## start Page
Convert $40^{\circ} 20^{\prime}$ into radian measure.
Solution

We know that $180^{\circ}=\pi$ radian.
Hence $\quad 40^{\circ} 20^{\prime}=40 \frac{1}{3}$ degree $=\frac{\pi}{180} \times \frac{121}{3}$ radian $=\frac{121 \pi}{540}$ radian.
Therefore $\quad 40^{\circ} 20^{\prime}=\frac{121 \pi}{540}$ radian.
Example 2

Convert 6 radians into degree measure.
Solution

We know that $\pi$ radian $=180^{\circ}$.
Hence
$
\begin{aligned}
6 \text { radians } & =\frac{180}{\pi} \times 6 \text { degree }=\frac{1080 \times 7}{22} \text { degree } \\
& =343 \frac{7}{11} \text { degree }=343^{\circ}+\frac{7 \times 60}{11} \text { minute } \quad\left[\text { as } 1^{\circ}=60^{\prime}\right] \\
& =343^{\circ}+38^{\prime}+\frac{2}{11} \text { minute } \quad\left[\text { as } 1^{\prime}=60^{\prime \prime}\right] \\
& =343^{\circ}+38^{\prime}+10.9^{\prime \prime}=343^{\circ} 38^{\prime} 11^{\prime \prime} \text { approximately. }
\end{aligned}
$

Hence $\quad 6$ radians $=343^{\circ} 38^{\prime} 11^{\prime \prime}$ approximately.
Example 3

Find the radius of the circle in which a central angle of $60^{\circ}$ intercepts an arc of length $37.4 \mathrm{~cm}$ (use $\pi=\frac{22}{7}$ ).
## end Page
What you need to do
[A] According to the angle-conversion examples, what is 6 radians in degree measure, approximately?
[B] Resume the angle-conversion examples after their final sentence, keeping the same style.
The listing after this point was taken from a separate source.
## start Collected data
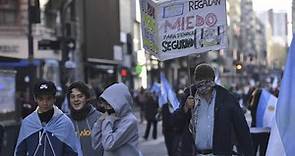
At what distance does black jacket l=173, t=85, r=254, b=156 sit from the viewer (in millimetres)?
7133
## end Collected data
Exercise responses
[A] 6 radians is approximately 343° 38′ 11″.

[B]
Solution

Here $l=37.4 \mathrm{~cm}$ and $\theta=60^{\circ}=\frac{60 \pi}{180}$ radian $=\frac{\pi}{3}$
Hence,
$
\begin{aligned}
\text { by } r & =\frac{l}{\theta}, \text { we have } \\
r & =\frac{37.4 \times 3}{\pi}=\frac{37.4 \times 3 \times 7}{22}=35.7 \mathrm{~cm}
\end{aligned}
$

Example 4

The minute hand of a watch is $1.5 \mathrm{~cm}$ long. How far does its tip move in 40 minutes? (Use $\pi=3.14$ ).
Solution

In 60 minutes, the minute hand of a watch completes one revolution. Therefore, in 40 minutes, the minute hand turns through $\frac{2}{3}$ of a revolution. Therefore, $\theta=\frac{2}{3} \times 360^{\circ}$ or $\frac{4 \pi}{3}$ radian. Hence, the required distance travelled is given by
$
l=r \theta=1.5 \times \frac{4 \pi}{3} \mathrm{~cm}=2 \pi \mathrm{cm}=2 \times 3.14 \mathrm{~cm}=6.28 \mathrm{~cm} .
$

Example 5

If the arcs of the same lengths in two circles subtend angles $65^{\circ}$ and $110^{\circ}$ at the centre, find the ratio of their radii.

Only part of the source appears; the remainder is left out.